While Dove and some other nice companies out there are trying to create ad campaigns that make women feel better about their bodies, Nivea is busy being ridiculous. Have you guys seen the commercials for Nivea's "Good-Bye Cellulite Gel-Cream"? These ads are crazy. A bunch of women who are, like, 5'10 and 105 pounds dance around a crappy New York City set all excited because they've got no more cellulite. They inexplicably high-five each other and cheer, eternally grateful that their cellulite problems are gone forever.
Excuse us? Now, we know better than we care to publicly admit that you don't have to be fat in order to have cellulite. This evil, obnoxious affliction can strike anyone at any time. It's that bitch estrogen that causes it. She can be our best friend (giving us soft skin, boobs, babies) or our worst enemy (we have her to thank for PMS, weird cravings and menstrual cramps), and in this case, she is our damn nemesis. Almost all post-pubescent women have some amount of cellulite.
Okay, fine. So these lanky supermodels may in fact have cellulite, just like Tyra Banks, who likes to remind us daily about her own cellulite. (We kind of love that about Tyra.) But we're willing to bet our hard-earned cash that the majority of women who are out there buying cellulite cream have a body mass index of over 15, unlike the girls in this commercial. We're not saying that their ads should feature a bunch of obese women rubbing cream all over their bodies, but the women they show instead are downright skinny. Too skinny. Unhealthy skinny. They are a bad model for consumers to try and live up to and it is a ridiculous notion that women might end up looking like that if they only use this cream.

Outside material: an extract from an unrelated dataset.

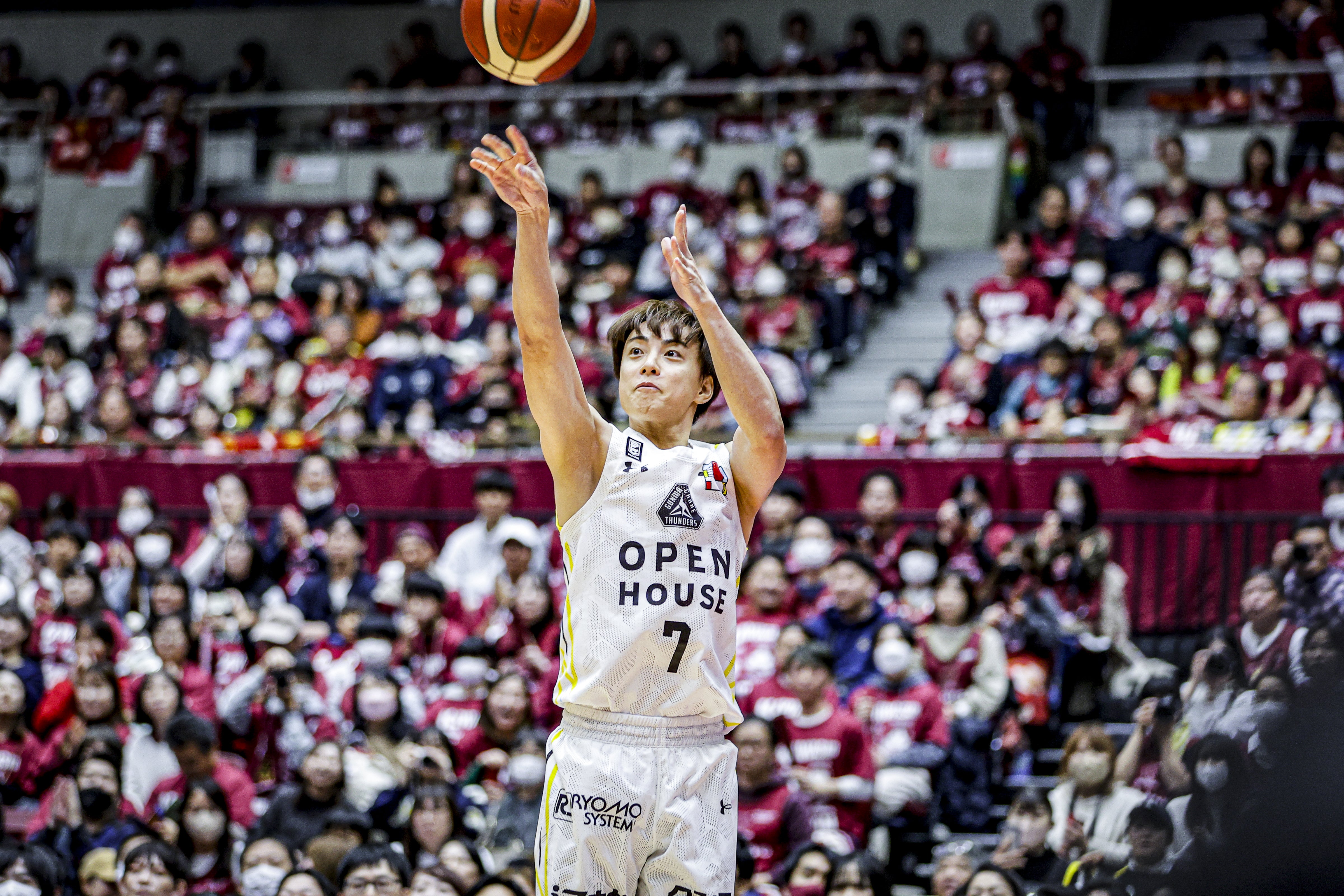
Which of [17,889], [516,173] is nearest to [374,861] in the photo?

To make matters worse, Nivea's commercial implies that these scrawny ladies need the cellulite cream just as much as anyone! They zoom in on an emaciated thigh that's emanating with fakey infrared waves and talk about how their cream uses science to uncover the cellulite and obliterate it. Ooh, science. How advanced is this cream, anyway? Does it get rid of cellulite on your BONE?
What are we women supposed to think when we see this commercial? Obviously, the good people at Nivea want us to watch it and go, "Damn, if that teeny tiny tush benefited from this crap, then surely mine can, too!" But we all know that the cream didn't shrink those asses down to that size, and more importantly, why on earth would we WANT to buy this stuff and make our own asses look like that?! Guys like girls with butts that are firm and shapely and juicy, not flat and deflated, and so we think that Nivea should be showing beautiful, curvaceous rears like that in their commercial, behinds that we can all strive to live up to.
We're not saying that you shouldn't buy cellulite cream - go ahead! Maybe it'll even work! (We'd be shocked, but we guess there's a chance.) But before you buy creams to get rid of your cellulite, first try just letting it go. Men totally don't care if you've got bumps on your behind, so why should you? Rub in that cream all you want, but don't waste the four weeks it's supposed to take before it even starts working feeling insecure, assuming that you'll become confident like the girls in the commercial once it kicks in. If you think you'll be hot with a little less cellulite, then you're probably already hot now, so don't wait to start believing it! We all know that the minute you stop worrying about your cellulite you will instantly become 500 times hotter - hotter than the scrawny models in the commercial and with an extra $13 in your pocket. Seems like a better deal to us!